Retief 04.03.08 at 5:23 am
I have to second Alex’s suggestion of “libre arbitre.” That at least is how “free agency” is translated by French mormons. I believe it ties in to volonté or will appropriately too.
Great Zamfir 04.03.08 at 7:49 am
What’s wrong with ‘vaardigheid’ as translation of capability?
Martin Wisse 04.03.08 at 10:10 am
14: “zelfstandigheid” is more independence than agency, imo; I would use “vrijheid van handelen” or an equivalent phrase.
38: “vaardigheid” != capability. Vaardigheid is skill, while capability is not something you know how to do, but something you are able to do. Gelegenheid?
Since English is now the linga franca of science and enginering and the like, it’s no wonder more jargon is generated in it and only awkwardly translatable in Dutch.
Nadav Perez 04.03.08 at 11:37 am
Hebrew does not have a word for agency, other than ‘Sokhnut’, used for the institutional meaning (CIA = Sokhnut HaBiun Hamerkazit).
We don’t have a good word for actor, either, as Sakhkan, a stage actor, is also player, and contains the ‘play’ element, which is unwanted here. Makes things a bit difficult.
Lucky for us, we have quite a good translation for capabilities, Mesugaluiot.
Ingrid Robeyns 04.03.08 at 12:17 pm
great zamfir: I tried really hard to translate ‘capability’ into Dutch, but I think it simply doesn’t work without losing part of its meaning. If I’d explain in a sentence what capabilities are, I’d say that these are genuine opportunities to be the person you want to be and do those things you want to do, taking into account both internal capacities (like talents) and external constraints. So the most-often seen Dutch translation, ‘menselijke vermogens’, is also not getting close enough to my taste. So no surprise that the Dutch translations of Nussbaum’s work make me want to cry… (Funnily enough there seems to be much less demand for Dutch translations of Sen’s work).

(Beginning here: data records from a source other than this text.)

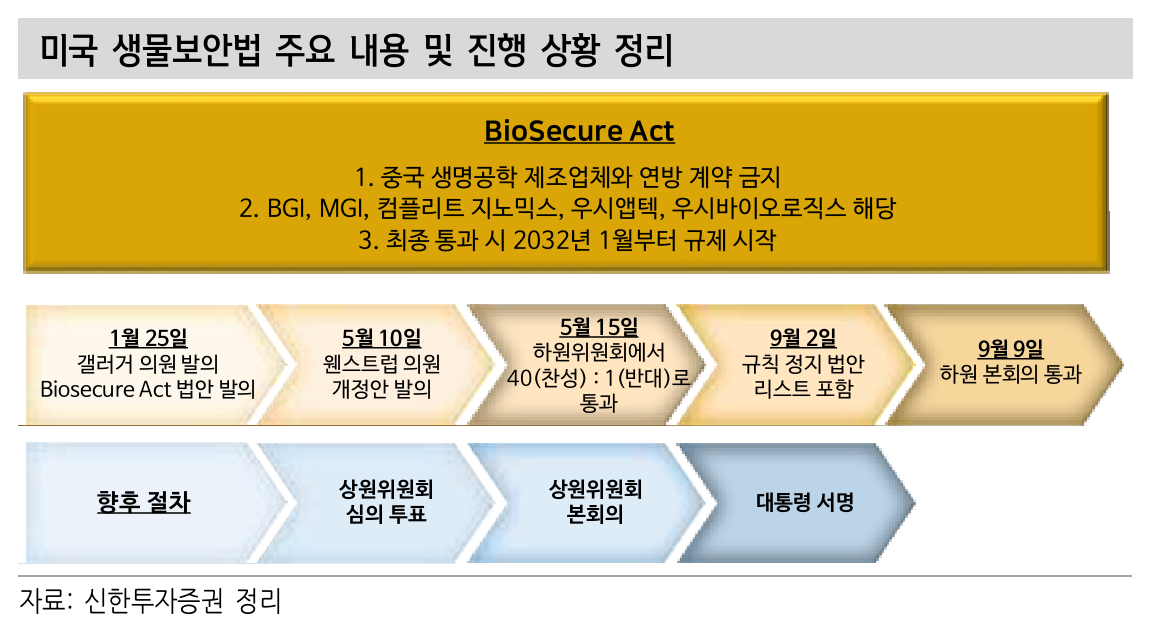 미국 생물보안법 주요 내용 및 진행 상황 정리

BioSecure Act

1. 중국 생명공학 제조업체와 연방 계약 금지
2. BGI, MGI, 컴플리트 지노믹스, 우시앱텍, 우시바이오로직스 해당
3. 최종 통과 시 2032년 1월부터 규제 시작

1월 25일
갤러거 의원 발의
Biosecure Act 법안 발의

5월 10일
웬스트럽 의원
개정안 발의

5월 15일
하원위원회에서
40(찬성) : 1(반대)로
통과

9월 2일
규칙 정지 법안
리스트 포함

9월 9일
하원 본회의 통과

향후 절차

상원위원회
심의 투표

상원위원회
본회의

대통령 서명

자료: 신한투자증권 정리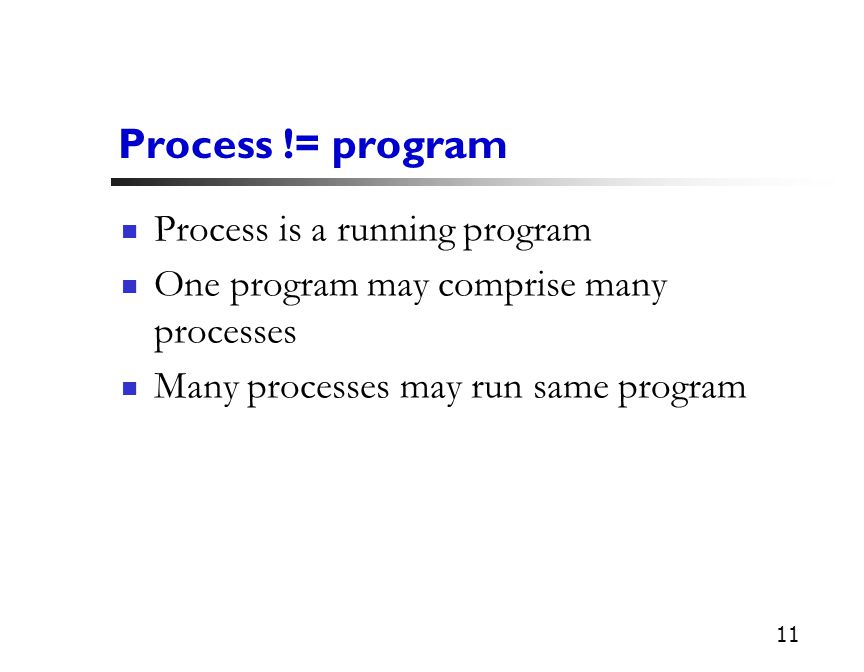 Process != program

- Process is a running program
- One program may comprise many processes
- Many processes may run same program

11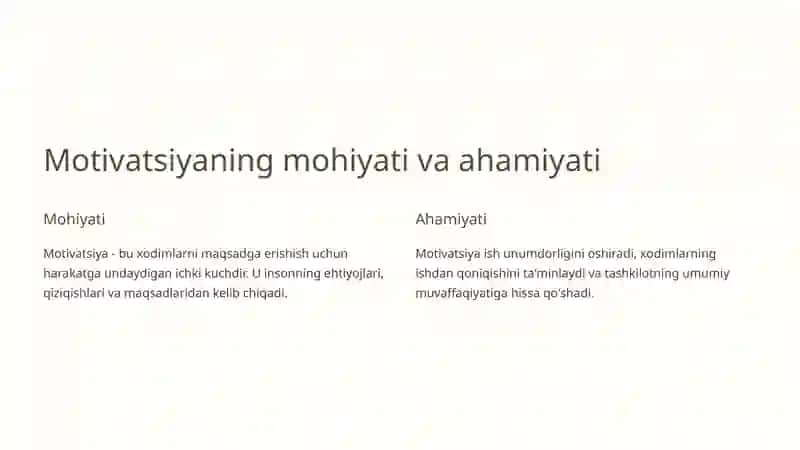 Motivatsiyaning mohiyati va ahamiyati

Mohiyati

Motivatsiya - bu xodimlarni maqsadga erishish uchun harakatga undaydigan ichki kuchdir. U insonning ehtiyojlari, qiziqishlari va maqsadlaridan kelib chiqadi.

Ahamiyati

Motivatsiya ish unumdorligini oshiradi, xodimlarning ishdan qoniqishini ta'minlaydi va tashkilotning umumiy muvaffaqiyatiga hissa qo'shadi.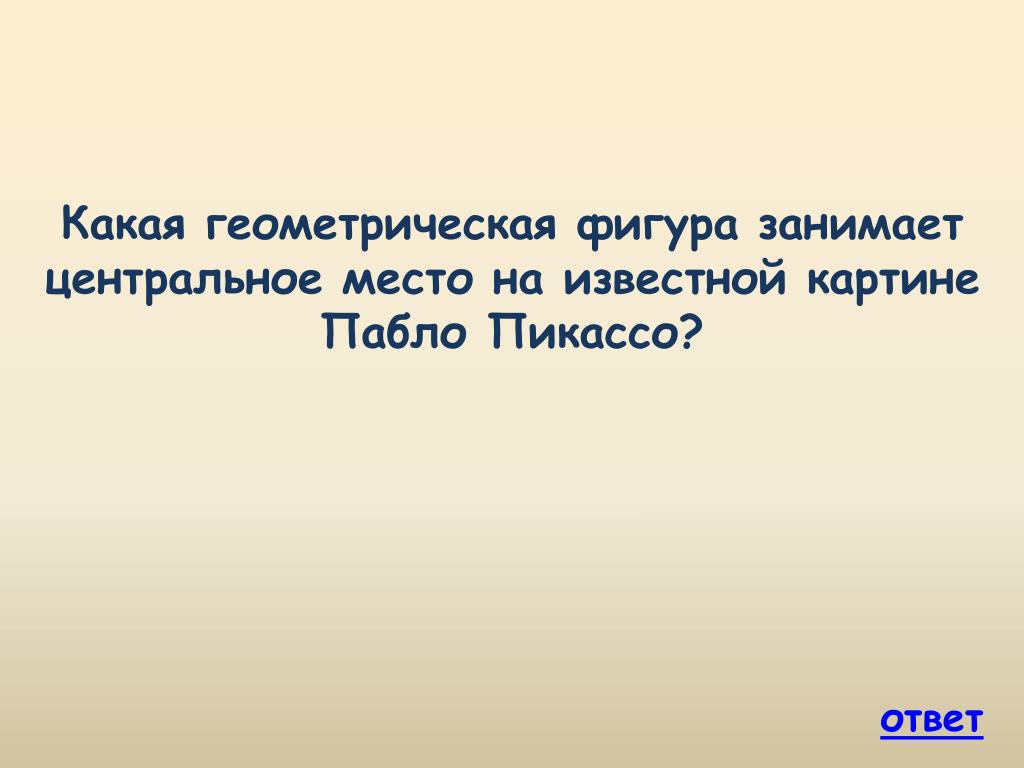 Какая геометрическая фигура занимает центральное место на известной картине Пабло Пикассо?

ответ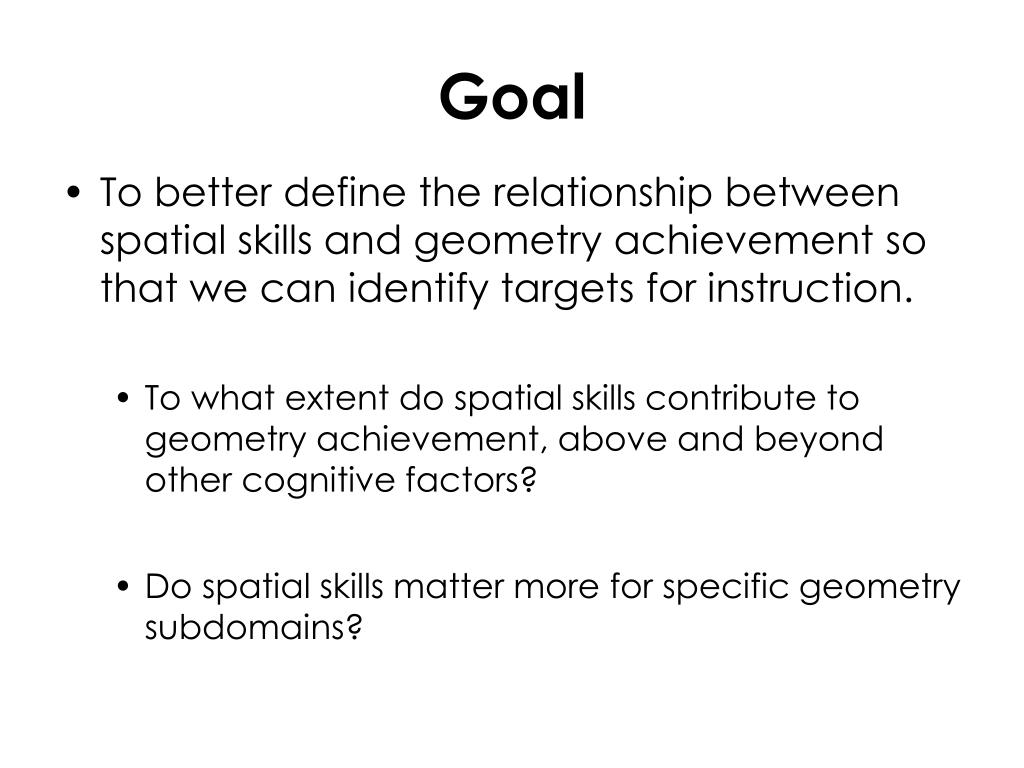 Goal

• To better define the relationship between spatial skills and geometry achievement so that we can identify targets for instruction.

• To what extent do spatial skills contribute to geometry achievement, above and beyond other cognitive factors?

• Do spatial skills matter more for specific geometry subdomains?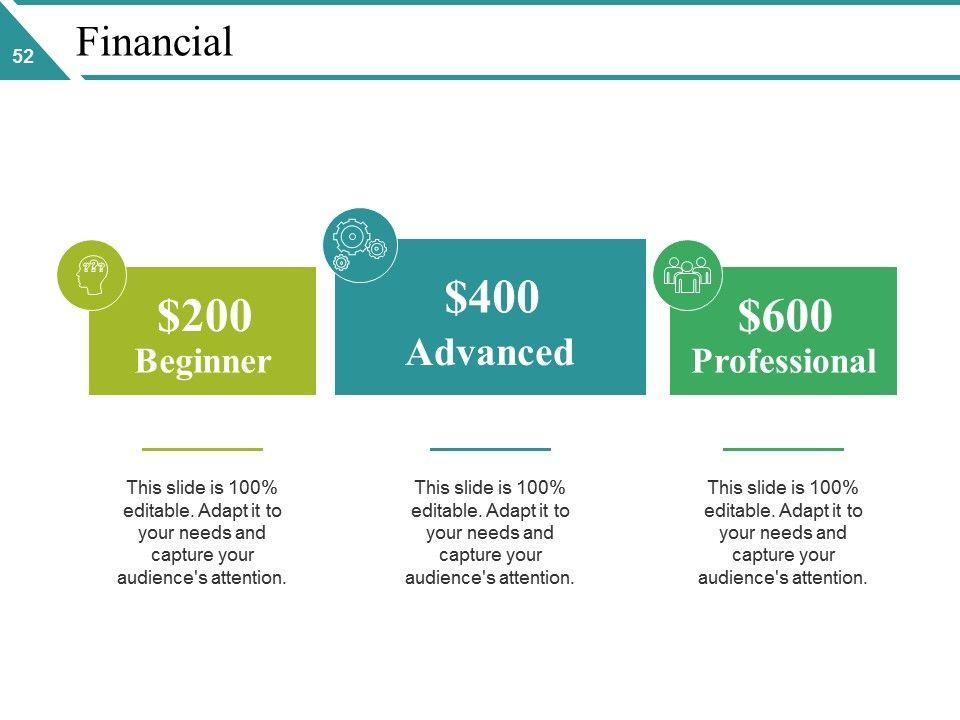 52

Financial

\$200
Beginner

\$400
Advanced

\$600
Professional

This slide is 100% editable. Adapt it to your needs and capture your audience's attention.

This slide is 100% editable. Adapt it to your needs and capture your audience's attention.

This slide is 100% editable. Adapt it to your needs and capture your audience's attention.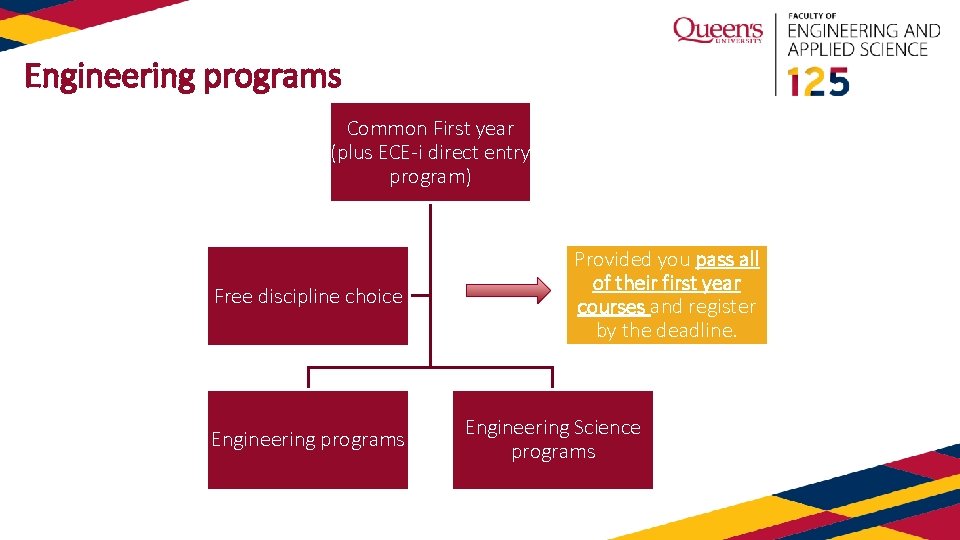 Queen's UNIVERSITY

FACULTY OF ENGINEERING AND APPLIED SCIENCE 125

Engineering programs

Common First year (plus ECE-i direct entry program)

Free discipline choice

Provided you pass all of their first year courses and register by the deadline.

Engineering programs

Engineering Science programs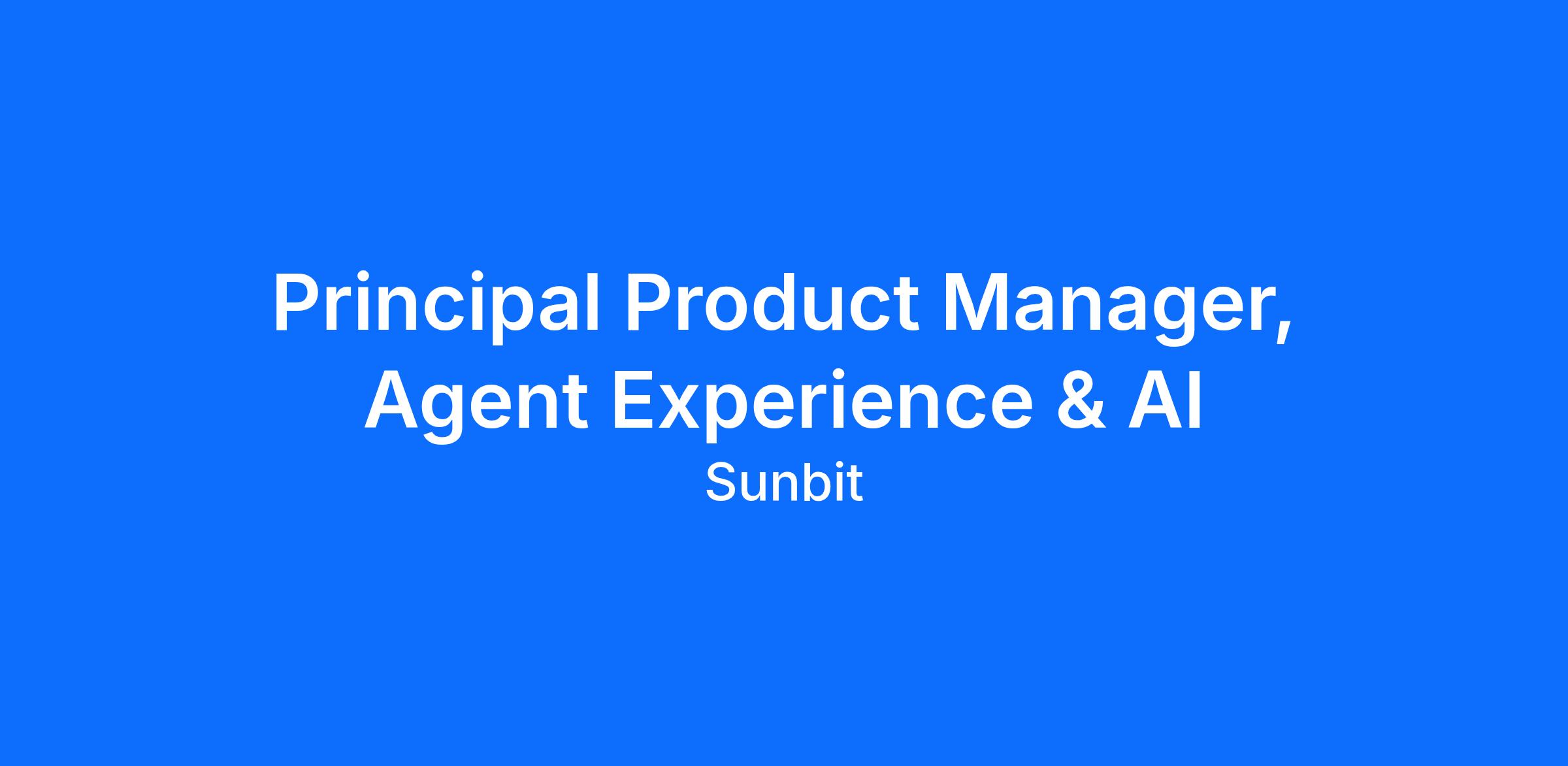 Principal Product Manager, Agent Experience & AI

Sunbit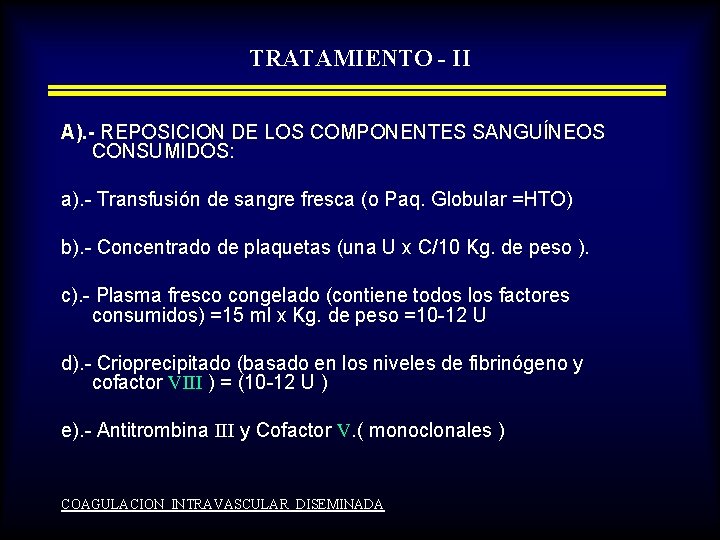 TRATAMIENTO - II

A).- REPOSICION DE LOS COMPONENTES SANGUÍNEOS CONSUMIDOS:

a).- Transfusión de sangre fresca (o Paq. Globular =HTO)

b).- Concentrado de plaquetas (una U x C/10 Kg. de peso ).

c).- Plasma fresco congelado (contiene todos los factores consumidos) =15 ml x Kg. de peso =10-12 U

d).- Crioprecipitado (basado en los niveles de fibrinógeno y cofactor VIII ) = (10-12 U )

e).- Antitrombina III y Cofactor V.( monoclonales )

COAGULACION INTRAVASCULAR DISEMINADA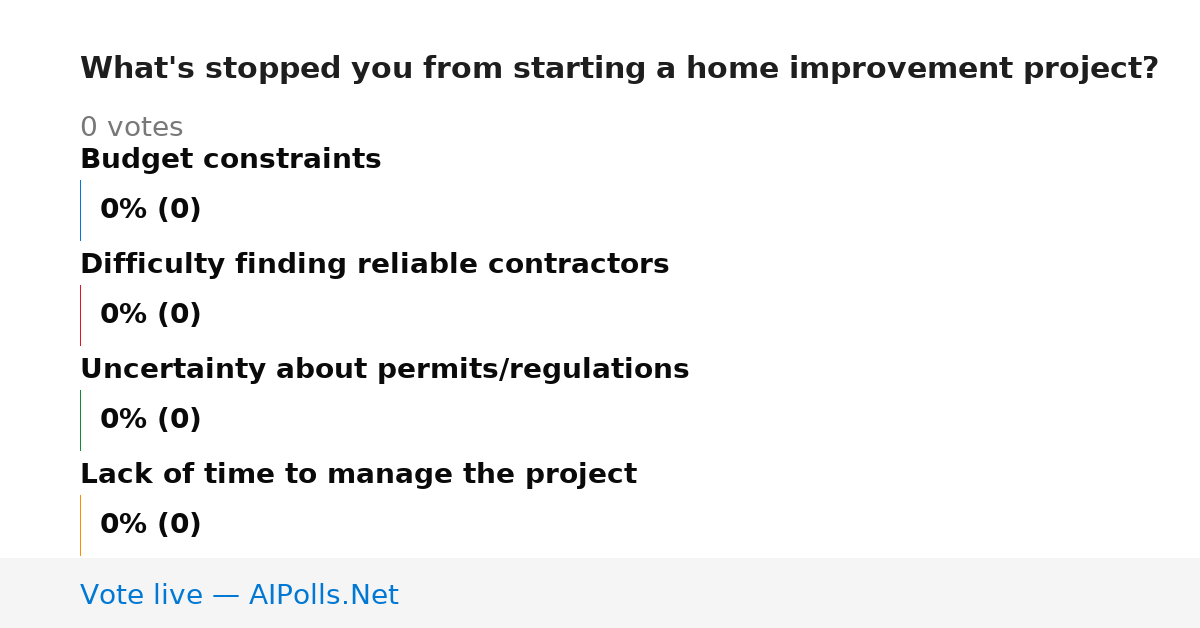 What's stopped you from starting a home improvement project?

0 votes

Budget constraints

0% (0)

Difficulty finding reliable contractors

0% (0)

Uncertainty about permits/regulations

0% (0)

Lack of time to manage the project

0% (0)

Vote live — AIPolls.Net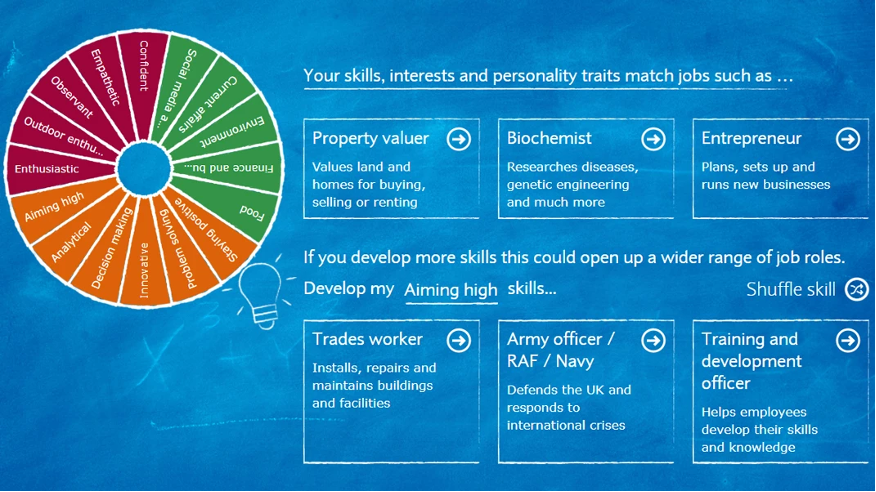 Confident
Social media a...
Current affairs
Environment
Finance and bu...
Food
Staying positive
Problem solving
Innovative
Decision making
Analytical
Aiming high
Enthusiastic
Outdoor enthu...
Observant
Empathetic

Your skills, interests and personality traits match jobs such as …

Property valuer
Values land and homes for buying, selling or renting

Biochemist
Researches diseases, genetic engineering and much more

Entrepreneur
Plans, sets up and runs new businesses

If you develop more skills this could open up a wider range of job roles.

Develop my Aiming high skills...

Shuffle skill

Trades worker
Installs, repairs and maintains buildings and facilities

Army officer / RAF / Navy
Defends the UK and responds to international crises

Training and development officer
Helps employees develop their skills and knowledge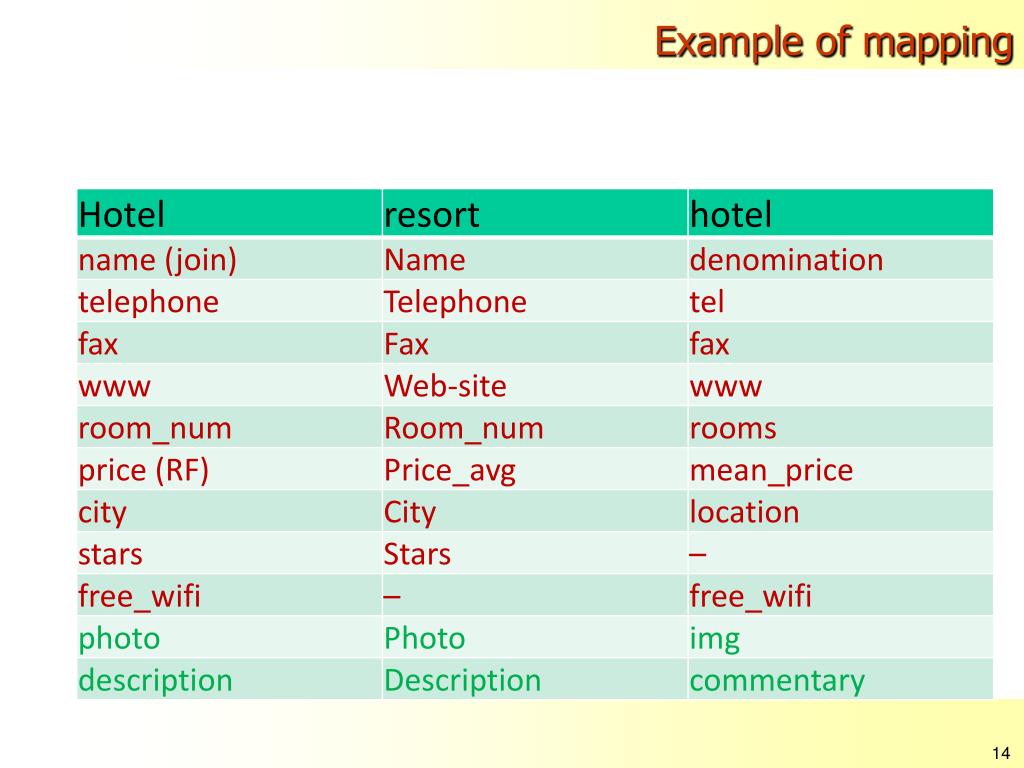 Example of mapping

| Hotel | resort | hotel |
|---|---|---|
| name (join) | Name | denomination |
| telephone | Telephone | tel |
| fax | Fax | fax |
| www | Web-site | www |
| room_num | Room_num | rooms |
| price (RF) | Price_avg | mean_price |
| city | City | location |
| stars | Stars | – |
| free_wifi | – | free_wifi |
| photo | Photo | img |
| description | Description | commentary |

14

Glen Tomkins 04.03.08 at 1:36 pm
Hippity-bippity-bop
According to the Disney song, “the thing-a-ma-bob that does the job is hippity-bippity-bop”. So now, if only you can find the translation for “hippity-bippity-bop” in any given language, you have your translation of “agency”.
If that doesn’t help, perhaps the problem is the namby-pambification of the old concept of virtue. Like the Theological Virtues specifically, the idea of virtue in general has been drained of the original potency that the etymology of the word implies, the ability to act effectively that an earlier age associated with manliness. It almost means the exact opposite of agency nowadays, as we think of virtue as involving the refusal or inability to do what we want to do, or what is in our interest to do. The prominence off this connotation makes “virtue” useless in English to mean “agency”, and is basically why the latter needed to be coined. Perhaps you will find that in some languages, the local cognate of “virtue” hasn’t been emasculated, though perhaps the risk there will be that it also hasn’t lost the connotative implication that agency is a masculine trait.
NPTO 04.04.08 at 12:42 am
I am also skeptical about “language x has no word for x”. Quite often, the language in question has a perfectly appropriate way to say the same thing using more than one word. Some other language may have a word for “having agency”, and find it amusing that English-speaking people needs two words for that.
As for agency, leaving aside for the moment the fact that English-speaking philosophers could discuss the precise meaning of the “agency” for hours in a row, I think “pratique” would do in some contexts, “action” in others. In some contexts, “devenir” as in Deleuze.
There might be some overlap between devenir and capability, I’m not sure.